Luís Vicente, presidente da Sociedade Portuguesa de Medicina de Reprodução, considera que esta pressão pode levar muitos casais a isolarem-se socialmente, sobretudo durante tratamentos de fertilidade ou perante dificuldades em conseguir uma gravidez.
O estudo mostra ainda que stress e ansiedade podem agravar o impacto psicológico associado a estas situações.
Falta de informação condiciona decisões
A literacia em saúde sexual e reprodutiva surge igualmente como uma das principais preocupações identificadas pelo inquérito.
Um dos exemplos é a contraceção de emergência: 43% das mulheres portuguesas dizem não utilizar a chamada “pílula do dia seguinte”, sobretudo devido ao receio de efeitos indesejáveis, mas também por preferirem aguardar pela confirmação de uma eventual gravidez ou por considerarem, erradamente, que se trata de um método abortivo.
Amália Pacheco, presidente da Sociedade Portuguesa de Contraceção, defende que a contraceção de emergência deve ser abordada nas consultas de forma clara, permitindo que cada mulher conheça as diferentes opções disponíveis e tome decisões informadas.
O estudo revela ainda que 31% das mulheres não utilizaram qualquer método contracetivo no mês anterior. Embora a maioria considere a contraceção uma responsabilidade partilhada com o parceiro, apenas 39% afirma dividir os custos financeiros.
Menopausa continua a ser vivida com falta de informação
A menopausa é outro dos períodos da vida feminina onde o silêncio e a falta de informação permanecem evidentes.

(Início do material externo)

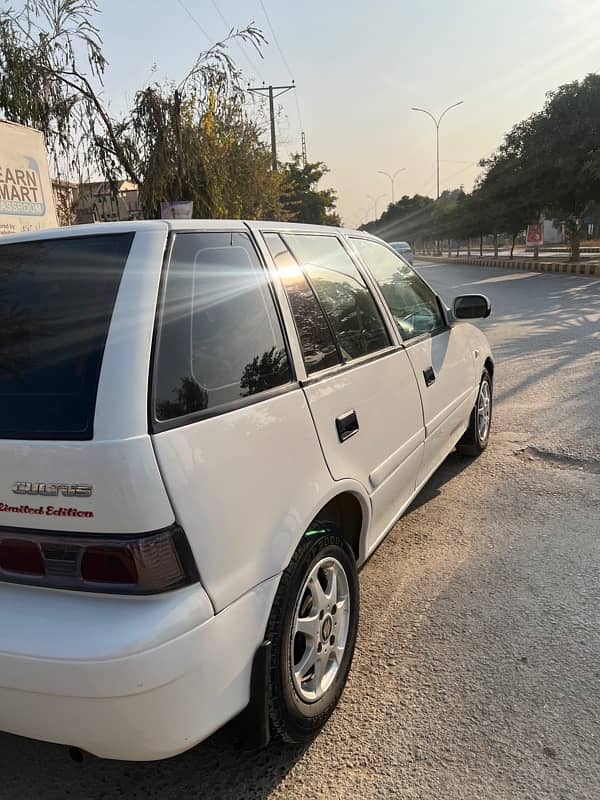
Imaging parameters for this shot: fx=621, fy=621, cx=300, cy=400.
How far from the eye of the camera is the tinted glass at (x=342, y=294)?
2615 mm

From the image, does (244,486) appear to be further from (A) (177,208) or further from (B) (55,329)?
(A) (177,208)

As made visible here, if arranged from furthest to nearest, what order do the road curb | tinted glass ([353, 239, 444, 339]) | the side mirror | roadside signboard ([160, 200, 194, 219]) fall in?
the road curb
roadside signboard ([160, 200, 194, 219])
the side mirror
tinted glass ([353, 239, 444, 339])

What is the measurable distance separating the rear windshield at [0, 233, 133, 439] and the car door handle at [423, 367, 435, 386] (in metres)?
1.91

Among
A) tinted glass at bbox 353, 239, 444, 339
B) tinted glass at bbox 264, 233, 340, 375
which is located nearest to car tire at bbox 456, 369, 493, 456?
tinted glass at bbox 353, 239, 444, 339

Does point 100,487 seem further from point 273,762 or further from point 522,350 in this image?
point 522,350

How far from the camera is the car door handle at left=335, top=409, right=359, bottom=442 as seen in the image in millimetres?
2344

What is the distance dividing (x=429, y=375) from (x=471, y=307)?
83 centimetres

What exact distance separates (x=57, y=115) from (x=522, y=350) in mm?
7607

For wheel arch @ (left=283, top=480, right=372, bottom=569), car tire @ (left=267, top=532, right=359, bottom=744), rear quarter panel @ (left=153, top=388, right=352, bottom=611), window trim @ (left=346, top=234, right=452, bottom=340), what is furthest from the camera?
window trim @ (left=346, top=234, right=452, bottom=340)

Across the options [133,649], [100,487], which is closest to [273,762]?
[133,649]

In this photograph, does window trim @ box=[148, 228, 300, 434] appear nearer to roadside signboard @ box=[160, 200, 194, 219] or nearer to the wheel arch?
the wheel arch

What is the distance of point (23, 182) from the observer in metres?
6.56

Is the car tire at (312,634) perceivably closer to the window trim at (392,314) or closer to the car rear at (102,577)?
the car rear at (102,577)

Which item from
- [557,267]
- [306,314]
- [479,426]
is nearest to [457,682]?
[306,314]
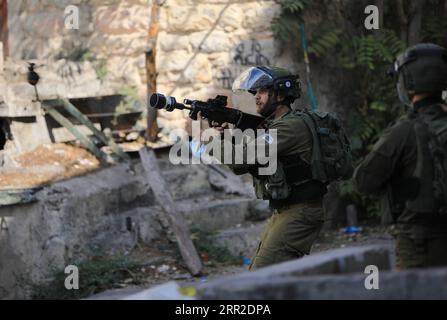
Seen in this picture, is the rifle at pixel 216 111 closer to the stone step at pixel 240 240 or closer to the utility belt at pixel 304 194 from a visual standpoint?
the utility belt at pixel 304 194

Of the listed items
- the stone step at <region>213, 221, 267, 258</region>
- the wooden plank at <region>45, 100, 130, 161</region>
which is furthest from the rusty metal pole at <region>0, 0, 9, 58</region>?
the stone step at <region>213, 221, 267, 258</region>

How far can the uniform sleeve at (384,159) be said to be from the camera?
12.9 feet

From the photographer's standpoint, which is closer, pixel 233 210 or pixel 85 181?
pixel 85 181

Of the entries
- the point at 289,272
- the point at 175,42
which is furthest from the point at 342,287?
the point at 175,42

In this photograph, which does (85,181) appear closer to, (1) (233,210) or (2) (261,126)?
(1) (233,210)

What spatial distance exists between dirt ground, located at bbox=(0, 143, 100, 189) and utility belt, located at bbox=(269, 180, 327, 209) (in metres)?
3.59

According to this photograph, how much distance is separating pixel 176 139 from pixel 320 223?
16.5 feet

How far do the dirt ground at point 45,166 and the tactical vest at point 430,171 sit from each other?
4.97 m

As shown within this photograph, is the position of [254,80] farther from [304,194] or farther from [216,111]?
[304,194]

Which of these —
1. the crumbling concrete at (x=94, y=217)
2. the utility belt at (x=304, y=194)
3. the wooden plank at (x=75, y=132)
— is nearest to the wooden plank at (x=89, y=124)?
the wooden plank at (x=75, y=132)

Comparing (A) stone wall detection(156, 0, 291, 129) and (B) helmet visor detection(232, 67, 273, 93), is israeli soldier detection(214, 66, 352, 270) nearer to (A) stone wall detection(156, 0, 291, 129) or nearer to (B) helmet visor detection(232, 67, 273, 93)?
(B) helmet visor detection(232, 67, 273, 93)

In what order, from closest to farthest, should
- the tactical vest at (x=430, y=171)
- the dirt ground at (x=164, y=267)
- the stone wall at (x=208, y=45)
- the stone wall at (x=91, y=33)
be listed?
the tactical vest at (x=430, y=171), the dirt ground at (x=164, y=267), the stone wall at (x=208, y=45), the stone wall at (x=91, y=33)

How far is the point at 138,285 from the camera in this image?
790 cm
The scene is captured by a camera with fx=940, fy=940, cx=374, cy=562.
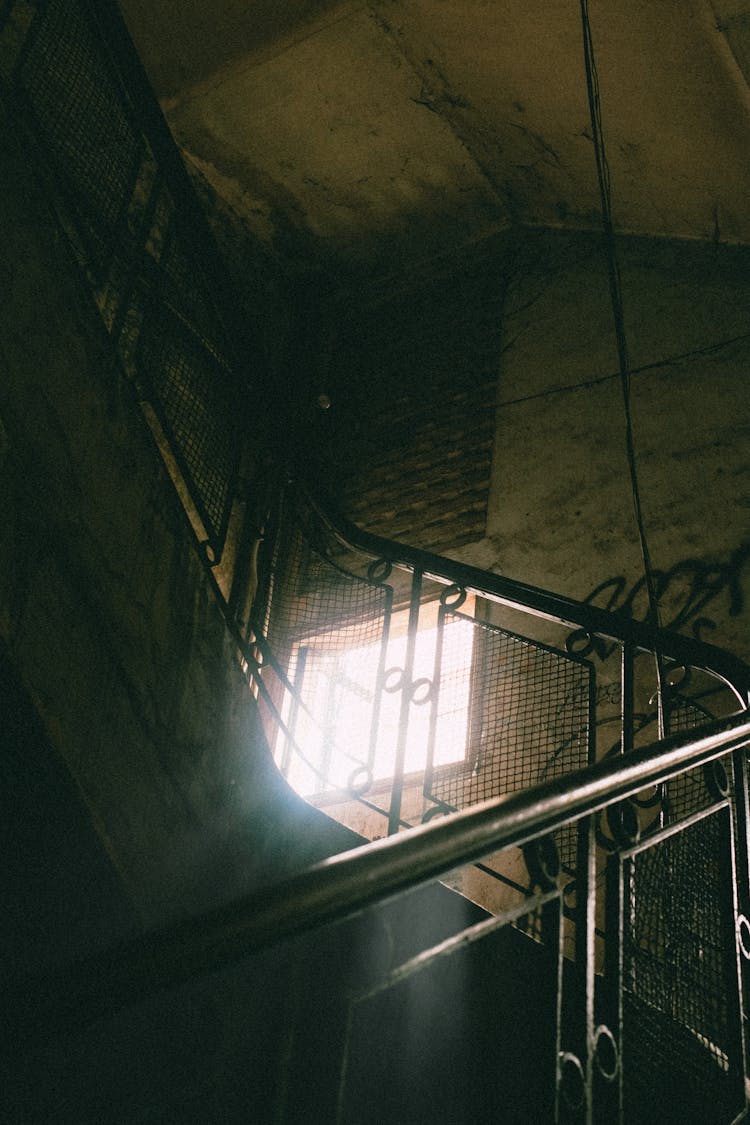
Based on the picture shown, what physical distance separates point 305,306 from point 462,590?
5028 millimetres

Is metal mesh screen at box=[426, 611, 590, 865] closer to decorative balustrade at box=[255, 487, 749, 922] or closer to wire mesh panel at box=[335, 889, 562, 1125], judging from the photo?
decorative balustrade at box=[255, 487, 749, 922]

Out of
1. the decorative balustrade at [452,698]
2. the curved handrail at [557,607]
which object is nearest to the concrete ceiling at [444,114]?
the decorative balustrade at [452,698]

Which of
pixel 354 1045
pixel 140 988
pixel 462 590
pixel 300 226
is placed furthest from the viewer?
pixel 300 226

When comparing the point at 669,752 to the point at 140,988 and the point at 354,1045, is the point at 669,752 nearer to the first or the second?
the point at 354,1045

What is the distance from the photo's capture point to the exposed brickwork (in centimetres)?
599

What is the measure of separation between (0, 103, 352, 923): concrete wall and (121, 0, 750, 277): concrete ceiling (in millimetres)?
3702

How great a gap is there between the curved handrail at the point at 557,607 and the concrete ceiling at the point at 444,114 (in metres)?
3.07

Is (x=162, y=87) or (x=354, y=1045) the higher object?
(x=162, y=87)

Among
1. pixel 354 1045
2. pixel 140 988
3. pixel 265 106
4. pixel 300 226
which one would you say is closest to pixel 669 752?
pixel 354 1045

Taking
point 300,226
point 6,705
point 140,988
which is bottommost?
point 140,988

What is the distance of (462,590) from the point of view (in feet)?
10.3

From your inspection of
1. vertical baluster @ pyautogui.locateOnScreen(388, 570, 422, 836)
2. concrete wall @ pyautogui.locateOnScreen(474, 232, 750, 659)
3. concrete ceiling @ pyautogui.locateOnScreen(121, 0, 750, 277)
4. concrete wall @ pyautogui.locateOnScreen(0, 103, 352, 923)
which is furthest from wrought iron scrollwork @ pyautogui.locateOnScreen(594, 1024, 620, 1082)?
concrete ceiling @ pyautogui.locateOnScreen(121, 0, 750, 277)

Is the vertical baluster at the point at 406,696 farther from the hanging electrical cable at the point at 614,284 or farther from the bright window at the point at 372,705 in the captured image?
the bright window at the point at 372,705

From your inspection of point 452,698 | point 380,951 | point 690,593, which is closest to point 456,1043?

De acordo com o estudo, 35% das mulheres portuguesas dizem sentir-se sozinhas durante esta fase. Em média, as mulheres enfrentam quase seis sintomas diferentes, sendo os afrontamentos e a fadiga apontados entre os que mais interferem no quotidiano.
Apesar disso, 36% não procura acompanhamento médico para lidar com os sintomas da menopausa.
Dois terços das mulheres apresentam conhecimentos reduzidos ou apenas básicos sobre esta fase, sobretudo entre aquelas que não têm contacto regular com um ginecologista.
Ana Fatela, da Direção da Secção de Menopausa da Sociedade Portuguesa de Ginecologia, salienta que a terapêutica hormonal pode ser, quando devidamente indicada e após avaliação individual dos riscos e benefícios, o tratamento mais eficaz para os sintomas vasomotores. A decisão, sublinha, deve ser tomada em conjunto com o médico e com base na evidência científica.
Fátima Faustino, presidente da Sociedade Portuguesa de Ginecologia, defende, por sua vez, um acompanhamento médico ao longo das diferentes fases da vida da mulher e uma maior aproximação das gerações mais jovens aos cuidados ginecológicos.
Saúde feminina continua marcada por tabus
O estudo conclui que os problemas que maior impacto têm na sexualidade são também alguns dos que mais embaraço provocam nas mulheres, nomeadamente as queixas vaginais e a incontinência urinária.
Outro dado relevante está relacionado com a idade da maternidade: para cerca de um quinto das mulheres, o momento ideal, do ponto de vista financeiro, para ter filhos surge depois dos 36 anos, uma idade que pode coincidir com o início da redução da fertilidade feminina.
Realizado através de questionário online, o Estudo Taboo ouviu 12.000 mulheres entre os 18 e os 59 anos na Hungria, Reino Unido, Alemanha, Itália, Espanha e Portugal. Em Portugal, foram inquiridas 2.000 mulheres, numa amostra representativa a nível nacional, com quotas baseadas na idade e região.
A iniciativa contou com o apoio da Gedeon Richter, no âmbito do seu compromisso com a promoção da saúde da mulher.